Çevremizdeki değişimler o kadar hızlı oluyor ki kentimizin nasıl bu hale geldiğini farkedemiyoruz. Binalar hızla yükseliyor, sokaklarımız bir gecede isim değiştiriyor, yıkılan yerler hemen değerlenip otoparka dönüşüyor… Bu süreçte sahip olduğumuz birkaç yeşil alan ne kadar da değerleniyor; Kuğulu Park ve Gezi Parkı gibi… çadırları kurup bekçilik yapmak zorunda kalıyoruz. Bir zamanlar Atatürk Orman Çiftliği vardı. Evet, başkentin ortasında bir Çiftlik! Bozkırda yeşeren başkent için bir hayal…Ne kadar değerli bir arazi parçası…Bu alanı talan etmek için “hiç bir şey” yapmamak belki de tek çareydi. Bırakalım kendi kaderine terkedilsin. Oysa şimdi, kent parkı ve meydanı olmayan bir başkentte sonunda bir tema parkımız da oldu…
Kent insanının doğaya olan özlemi yeşil alanlarla giderilmeye çalışılırken kentsel yaşamın olumsuzluklarını bir an olsun unutuyoruz. Parkta gürültü, kirlilik, karmaşa ve düzensizlik yok. Her şey planlı ve olması gerektiği gibi. Doğanın birer parçası ve kopyası gibi. Kent içinde doğal habitatlarla karşılaşıyoruz. Sokak hayvanlarına ev sahipliği yapıyor. Ancak kentin her metrekaresi değerli. Kent toprağında müthiş bir rant kavgası yaşanıyor. Park alanlarının yerini yapılar almaya başladı. Yeni tüketim mekanları cazibesi ve ilgi çeken isimleriyle bizleri karşılıyor.
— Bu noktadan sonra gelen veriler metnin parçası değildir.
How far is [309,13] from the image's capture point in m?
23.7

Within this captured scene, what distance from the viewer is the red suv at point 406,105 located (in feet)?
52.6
Alışveriş merkezlerinde sanırım hiç yüksek sesle konuşan ya da gösteri yapan birilerini görmediniz. Çünkü herşey kontrol altında ve siz nasıl davranılması isteniyorsa o şekilde hareket ediyorsunuz.
Son 20 yılda ülkemizde ekonomik düzende oluşan köklü değişimler sonucu bu iletişim ve karmaşa yeni boyut kazanmış ve sonuçta yeni tüketim mekanları ile alışveriş aktiviteleri özel sektörün kontrolüne geçmiştir. Bu süreçte kamusal dış mekan da özelleşmektedir. Artık kent halkının boş zamanlarını değerlendirme konusunda ilk akıllarına gelen yerler, dış mekanın doğaya erişim dışında tüm özelliklerini sunan alışveriş merkezleri olmaktadır. Bu merkezlerin yöneticileri, güvenlik ve tüketim merkezli yapı ve mekanlar tasarlama yoluna giderek halkın rekreasyonel alışkanlıklarında değişimler yapmışlardır. Bu kapalı mekanların plancıları, özel sektörün yönlendirmesi ile “kontrol edilebilen kalabalıklar, kontrolsüz sosyal çeşitlilikten daha karlı olur” mantığı ile bu mekanları tasarlamaktadır. Yeni tüketim mekanlarının oluşması ile zamanla kentli kent merkezlerini ve kent parklarını kullanmaz ve diğer kentlilerle açık mekanlarda buluşamaz duruma gelmiştir. En son ne zaman bir parka gittiniz, gitseniz bile sanırım hemen sıkıldınız. Çünkü sizi eğlendiren şeyler orada yok! Artık politik aktivitenin yerini yönlendirilmiş tüketim davranışları almaktadır. Bu kapalı alanlarda kullanıcılar kentli olma bilinçlerini kapıdan geçtiklerinde unutarak merkez yöneticilerinin istediği şekilde hareket etmektedir.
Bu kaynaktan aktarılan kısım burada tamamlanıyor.